6月16日「神の深みさえも」

わたしたちには、神が”霊”によってそのことを明らかに示してくださいました。霊は一切のことを、神の深みさえも究めます。(コリントの信徒への手紙I 2章10節)

パウロはイエス・キリストの十字架を「隠されていた、神秘としての神の知恵」(7節)と言う。十字架に秘められている「神の知恵」は、人がどんなに研究しても知ることはできないからである。今日の聖句のように、そのことを知るのは神の霊による。私たちがキリストの生涯、その十字架と復活の出来事を通して私たちを救う神の知恵を知り、「イエスは主である」と告白するのは聖霊による(12・3)。また、私たちが聖書から今、語りかける神の言葉を聞き、これに答えて神を「アッバ、父よ」と呼ぶのは、聖霊による(ローマ8・15)。聖霊はみ言葉をもって私たちを神との交わりへと導く、生きて働かれる神である。

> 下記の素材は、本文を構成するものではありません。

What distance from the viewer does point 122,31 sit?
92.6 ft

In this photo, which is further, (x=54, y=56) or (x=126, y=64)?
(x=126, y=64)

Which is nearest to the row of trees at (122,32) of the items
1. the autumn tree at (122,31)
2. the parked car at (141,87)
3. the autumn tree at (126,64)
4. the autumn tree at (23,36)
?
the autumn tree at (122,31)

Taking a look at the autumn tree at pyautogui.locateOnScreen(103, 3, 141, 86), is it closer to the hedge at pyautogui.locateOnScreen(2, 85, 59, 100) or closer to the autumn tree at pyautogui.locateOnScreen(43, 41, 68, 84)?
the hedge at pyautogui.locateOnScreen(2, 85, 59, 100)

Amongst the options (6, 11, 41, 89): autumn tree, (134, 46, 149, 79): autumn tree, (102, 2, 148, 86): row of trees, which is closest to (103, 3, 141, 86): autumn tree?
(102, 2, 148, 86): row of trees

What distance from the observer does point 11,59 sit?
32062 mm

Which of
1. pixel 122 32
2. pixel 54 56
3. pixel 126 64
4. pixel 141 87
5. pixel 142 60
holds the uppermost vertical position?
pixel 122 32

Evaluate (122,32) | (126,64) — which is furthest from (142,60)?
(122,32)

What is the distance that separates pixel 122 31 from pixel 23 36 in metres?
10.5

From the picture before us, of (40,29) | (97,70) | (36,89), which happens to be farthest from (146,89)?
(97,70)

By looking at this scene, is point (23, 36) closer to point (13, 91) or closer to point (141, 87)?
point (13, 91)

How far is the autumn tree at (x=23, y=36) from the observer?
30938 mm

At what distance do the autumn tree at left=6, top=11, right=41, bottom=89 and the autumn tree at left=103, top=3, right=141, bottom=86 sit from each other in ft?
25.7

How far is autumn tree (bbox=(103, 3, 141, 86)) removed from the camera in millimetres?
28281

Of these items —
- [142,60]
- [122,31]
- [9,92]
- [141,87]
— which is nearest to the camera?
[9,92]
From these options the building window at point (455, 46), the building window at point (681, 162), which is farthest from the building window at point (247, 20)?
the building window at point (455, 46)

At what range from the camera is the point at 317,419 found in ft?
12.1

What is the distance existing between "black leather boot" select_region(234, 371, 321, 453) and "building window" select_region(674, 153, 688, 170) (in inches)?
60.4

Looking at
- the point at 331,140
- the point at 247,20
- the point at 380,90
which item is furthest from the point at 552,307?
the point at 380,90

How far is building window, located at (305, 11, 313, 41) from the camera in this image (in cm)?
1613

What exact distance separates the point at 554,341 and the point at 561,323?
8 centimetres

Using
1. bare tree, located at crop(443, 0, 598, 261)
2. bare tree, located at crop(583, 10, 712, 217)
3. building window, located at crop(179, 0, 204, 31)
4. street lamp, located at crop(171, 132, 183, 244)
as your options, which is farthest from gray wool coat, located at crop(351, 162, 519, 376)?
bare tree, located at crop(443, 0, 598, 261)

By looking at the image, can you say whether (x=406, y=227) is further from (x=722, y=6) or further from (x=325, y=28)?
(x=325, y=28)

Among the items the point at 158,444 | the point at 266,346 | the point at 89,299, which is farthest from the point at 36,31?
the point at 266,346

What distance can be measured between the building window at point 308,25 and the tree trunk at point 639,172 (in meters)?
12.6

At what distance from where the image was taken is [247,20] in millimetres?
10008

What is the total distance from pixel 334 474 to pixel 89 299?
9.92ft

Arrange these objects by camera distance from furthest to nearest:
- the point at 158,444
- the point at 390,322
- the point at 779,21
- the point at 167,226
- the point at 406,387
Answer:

私たちが神について考えている間は、神との交わりはない。しかし、イエス・キリストを通して「わたしはあなたを愛している」と語りかける神の言葉が私の魂に届き、私が「うれしいです」と答える、そこに神との交わりがある。神は遠くにおられるのではない。神は私たちの近くにおられる。私たちが「天の父よ」と呼ぶ時、その声が大きかろうと小さかろうと、神は聞いておられる。だから、子どもが父親に話しかけるように、神の名を呼んで、何でも話せばよい。神と語る私たちはもはや孤独ではない。「わたしたちの交わりは、御父と御子イエス・キリストとの交わりです。わたしたちがこれらのことを書くのは、わたしたちの喜びが満ちあふれるようになるためです」(Iヨハネ1・3〜4)。

内藤淳一郎

内藤淳一郎

西南学院大学神学部卒業後、日本バプテスト連盟の教会で牧会、鹿児島大学哲学科のカトリックの神学の学びから、鹿児島ラ・サール高校でも教える。日本バプテスト連盟宣教室主事、日本バプテスト連盟常務理事を8年間務める。